Saturday, 5 May 2018

Bevrijdingsdag

It's the 5th of May. This is an important day in the Netherlands, the anniversary of the end of the german occupation during the 2nd World War. Utrecht was occupied with a capital O and a large part of the male population was taken away and put to work towards the end of the war and the women were left to get through the harshest winter on their own. For those left behind, it was a frightening and painful time. Just what I've been reading about in today's paper. More significant distraction.
Bevrijding for me also refers to this being the first of hopefully many respite weekends. The kids are wonderful but also exhausting, more than normal kids. OK we are also lucky and they aren't physically handicapped, but it's taken me long enough to admit that we needed something like this so I'm not going to justify it.
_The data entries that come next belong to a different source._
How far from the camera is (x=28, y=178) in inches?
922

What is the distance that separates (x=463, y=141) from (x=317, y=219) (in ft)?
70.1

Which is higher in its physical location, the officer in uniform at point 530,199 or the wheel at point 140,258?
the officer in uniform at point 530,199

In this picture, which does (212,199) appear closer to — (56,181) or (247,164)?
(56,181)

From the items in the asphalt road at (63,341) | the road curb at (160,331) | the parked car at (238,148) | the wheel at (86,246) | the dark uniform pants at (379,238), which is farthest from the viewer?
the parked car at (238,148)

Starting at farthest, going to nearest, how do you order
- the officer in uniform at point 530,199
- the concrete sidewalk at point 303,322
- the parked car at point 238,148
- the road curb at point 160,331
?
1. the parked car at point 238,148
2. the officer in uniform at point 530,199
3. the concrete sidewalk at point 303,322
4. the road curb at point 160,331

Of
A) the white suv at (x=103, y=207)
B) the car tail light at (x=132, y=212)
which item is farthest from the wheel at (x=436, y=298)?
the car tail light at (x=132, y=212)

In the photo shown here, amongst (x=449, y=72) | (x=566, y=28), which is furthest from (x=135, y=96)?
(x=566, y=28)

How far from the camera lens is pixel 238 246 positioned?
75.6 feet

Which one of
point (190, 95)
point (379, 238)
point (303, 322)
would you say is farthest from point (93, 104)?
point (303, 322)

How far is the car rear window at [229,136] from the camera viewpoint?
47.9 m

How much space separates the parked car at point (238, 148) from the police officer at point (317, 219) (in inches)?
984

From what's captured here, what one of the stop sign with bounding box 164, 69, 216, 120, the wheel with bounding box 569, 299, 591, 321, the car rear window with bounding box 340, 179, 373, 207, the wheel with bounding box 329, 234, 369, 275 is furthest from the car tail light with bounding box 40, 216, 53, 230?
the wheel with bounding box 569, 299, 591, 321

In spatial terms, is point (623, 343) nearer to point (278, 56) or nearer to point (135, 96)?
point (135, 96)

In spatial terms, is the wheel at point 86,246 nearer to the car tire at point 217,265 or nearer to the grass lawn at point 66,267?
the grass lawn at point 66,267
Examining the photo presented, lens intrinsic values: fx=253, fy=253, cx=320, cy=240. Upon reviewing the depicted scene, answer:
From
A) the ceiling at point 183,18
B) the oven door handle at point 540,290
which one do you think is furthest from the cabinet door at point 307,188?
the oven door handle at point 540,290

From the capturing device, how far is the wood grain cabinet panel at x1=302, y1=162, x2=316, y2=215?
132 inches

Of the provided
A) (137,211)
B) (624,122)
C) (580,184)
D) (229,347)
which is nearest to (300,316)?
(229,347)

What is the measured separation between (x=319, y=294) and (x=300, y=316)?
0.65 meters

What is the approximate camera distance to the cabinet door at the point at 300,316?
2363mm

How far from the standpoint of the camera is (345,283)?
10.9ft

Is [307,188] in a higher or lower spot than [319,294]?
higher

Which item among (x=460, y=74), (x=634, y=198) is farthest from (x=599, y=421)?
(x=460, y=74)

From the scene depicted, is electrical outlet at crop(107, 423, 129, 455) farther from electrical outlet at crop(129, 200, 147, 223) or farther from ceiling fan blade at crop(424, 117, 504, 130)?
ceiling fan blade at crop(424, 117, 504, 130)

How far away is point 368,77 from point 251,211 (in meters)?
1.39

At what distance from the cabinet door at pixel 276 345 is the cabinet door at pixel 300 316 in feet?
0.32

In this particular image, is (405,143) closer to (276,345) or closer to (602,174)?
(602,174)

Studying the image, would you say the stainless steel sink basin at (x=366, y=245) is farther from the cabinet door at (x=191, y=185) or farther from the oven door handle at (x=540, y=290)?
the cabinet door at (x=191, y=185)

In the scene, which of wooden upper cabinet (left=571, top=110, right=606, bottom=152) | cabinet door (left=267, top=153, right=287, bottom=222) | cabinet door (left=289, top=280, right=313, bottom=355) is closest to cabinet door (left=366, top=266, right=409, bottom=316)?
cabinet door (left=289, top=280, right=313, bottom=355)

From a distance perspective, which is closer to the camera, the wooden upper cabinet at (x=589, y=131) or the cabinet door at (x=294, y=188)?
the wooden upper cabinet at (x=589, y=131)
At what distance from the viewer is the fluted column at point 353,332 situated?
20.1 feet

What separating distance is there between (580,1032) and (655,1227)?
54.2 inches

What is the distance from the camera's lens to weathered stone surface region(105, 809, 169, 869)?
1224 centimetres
It is weird, quiet, dare I say it, lonely. I'm enjoying the peace, but I don't want to be alone. Tobe and I are pretty much at opposite ends of the house. He's in the attic bimbling about probably anxious that he's not doing what he should be doing and I'm here in the garden doing the same.
I have lists, right now though, they aren't very well put together. I feel like my integrity is all disconnected and things aren't standing up straight or able to work like they should. I am also not inclined to do anything though. Half of me wants to get all busy, tie up loose ends, tidy up the mess, and get cracking on those things I want to do. Half of me wants to sit on my arse, scroll face book, drink tea or gin and have absolutely nothing to do with anything that should be done, just relax. I doubt anyone would deny me the relaxing thing, after all, I've not had a holiday without the kids as such, that hasn't involved somebody else's obligation or care since they were born. I think that's not quite accurate, but what it comes down to more, is I haven't defined and organised my time very well and I don't get the most out of my time, work or play. It's all a bit hazy.
It feels like those dreams when you are on a journey somewhere and suddenly find you've lost your stuff, you are on the wrong train or the person you are with or should be caring for has vanished. You keep trying different things, and you just can't seem to work it out. I generally start getting upset or angry, then I wake up.
I'm awake now though and it's like hide and seek. I get up and wonder around the ground floor, I feel dizzy and weak. I recover and slowly look around, it's messy and needs tidying. There in the corner, toby's escape room stuff. A cardboard veg tray from the supermarket full of paperwork to file. Every available surface in the middle covered in art stuff I need to work out how to store. I've not done anything creative with it ever, I want to, but I can't get going.
I see the clipboard week list I bought at the beginning of the year, for weeks this year, mayby 70% of them, I've got round to filling in the plan for the week, maybe 20% of them I've actually looked at again after having done it at the beginning of that week. That's not as bad as it sounds, as just knowing what I was doing a few days in advance, did really help. What didn't help, is that my desk is the dining table, I'm not a hot desk type, so having to decamp when we used it to eat or play a game, didn't really help. Maybe if I'd have found a way or somewhere to store my stuff that wasn't just out the way, I could do that fine, but it's not worked yet.
Maybe I need a writing shed in the garden. Maybe I should commute to one of the buurtcafe's when they are on and go and work there. I'm going to be volunteering there with the volkstuin/moestuin very soon. Maybe I should use that as a way to get out and get work done, not try to do it at home. At home do the jobs I should do at home, clean, tidy, cook etc.
Spaces all confused. I need to make definition, work out where I am.
So many half baked ideas and plans, I don't think plans is the proper word, it's all just ideas. Planning is the bit I can't focus on.
Where to start. Back to pen and paper.